The sight of barefoot peasants carrying impossible head loads and horse-drawn gharries plying the roads maintained the aura and mystique of this ancient kingdom that almost justified the fabulous tales of Prester John, who wrote in medieval times of a magical Christian kingdom surrounded by Muslim lands. Yes, it might be the era of the kidney transplant in America and a vaccine for polio due to arrive even in India, but here Hema felt she'd tricked time; with her twentieth-century knowledge she had traveled back to an earlier epoch. The power filtered down from His Majesty to the Rases, the Dejazmaches, and the lesser nobility and then to the vassals and peons. Her skills were so rare, so needed for the poorest of the poor, and even at times in the royal palace, that she felt valued. Wasn't that the definition of home? Not where you are from, but where you are wanted?
AT ABOUT TWO
in the afternoon, her taxi pulled up to the chukker-brown gates of Missing, a world unto itself.

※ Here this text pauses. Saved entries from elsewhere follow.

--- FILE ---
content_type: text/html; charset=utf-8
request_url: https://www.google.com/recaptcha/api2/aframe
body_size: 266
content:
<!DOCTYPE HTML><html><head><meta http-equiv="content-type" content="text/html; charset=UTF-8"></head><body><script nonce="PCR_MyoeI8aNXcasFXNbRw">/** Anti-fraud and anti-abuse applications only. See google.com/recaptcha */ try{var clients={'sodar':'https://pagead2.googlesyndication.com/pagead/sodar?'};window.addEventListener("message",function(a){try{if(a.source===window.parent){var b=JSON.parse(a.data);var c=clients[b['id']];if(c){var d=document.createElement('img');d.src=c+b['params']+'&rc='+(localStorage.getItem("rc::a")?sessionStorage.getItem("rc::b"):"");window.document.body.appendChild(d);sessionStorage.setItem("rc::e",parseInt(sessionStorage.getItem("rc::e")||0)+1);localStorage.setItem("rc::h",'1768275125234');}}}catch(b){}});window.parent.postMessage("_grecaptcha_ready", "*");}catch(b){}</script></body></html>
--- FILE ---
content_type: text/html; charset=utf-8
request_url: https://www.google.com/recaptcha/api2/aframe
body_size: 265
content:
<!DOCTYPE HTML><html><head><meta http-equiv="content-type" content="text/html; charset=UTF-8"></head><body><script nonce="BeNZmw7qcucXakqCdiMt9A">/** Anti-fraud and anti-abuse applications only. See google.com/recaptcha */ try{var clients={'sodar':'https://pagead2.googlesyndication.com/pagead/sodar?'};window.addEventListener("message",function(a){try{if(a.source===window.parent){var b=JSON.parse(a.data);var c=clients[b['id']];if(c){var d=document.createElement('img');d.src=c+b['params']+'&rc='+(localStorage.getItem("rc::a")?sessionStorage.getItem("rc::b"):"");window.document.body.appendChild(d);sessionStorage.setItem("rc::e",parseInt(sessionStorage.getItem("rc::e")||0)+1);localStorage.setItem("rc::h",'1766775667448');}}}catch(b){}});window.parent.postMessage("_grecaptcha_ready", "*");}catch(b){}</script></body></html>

The rock wall enclosed the hospital grounds and hid the buildings. Eucalyptus towered over the wall, and where there was no eucalyptus there were firs and jacaranda and acacia. Green bottle shards poked up from the mortar at the top of the wall to dissuade intruders—robbery and petty theft were rampant in Addis—though the sight of roses lapping over the wall softened this deterrent. The wrought-iron gate covered with sheet metal was normally kept closed, and pedestrians were admitted through the smaller, hinged door in the gate. But now the big gate was wide open, as was the pedestrian flap.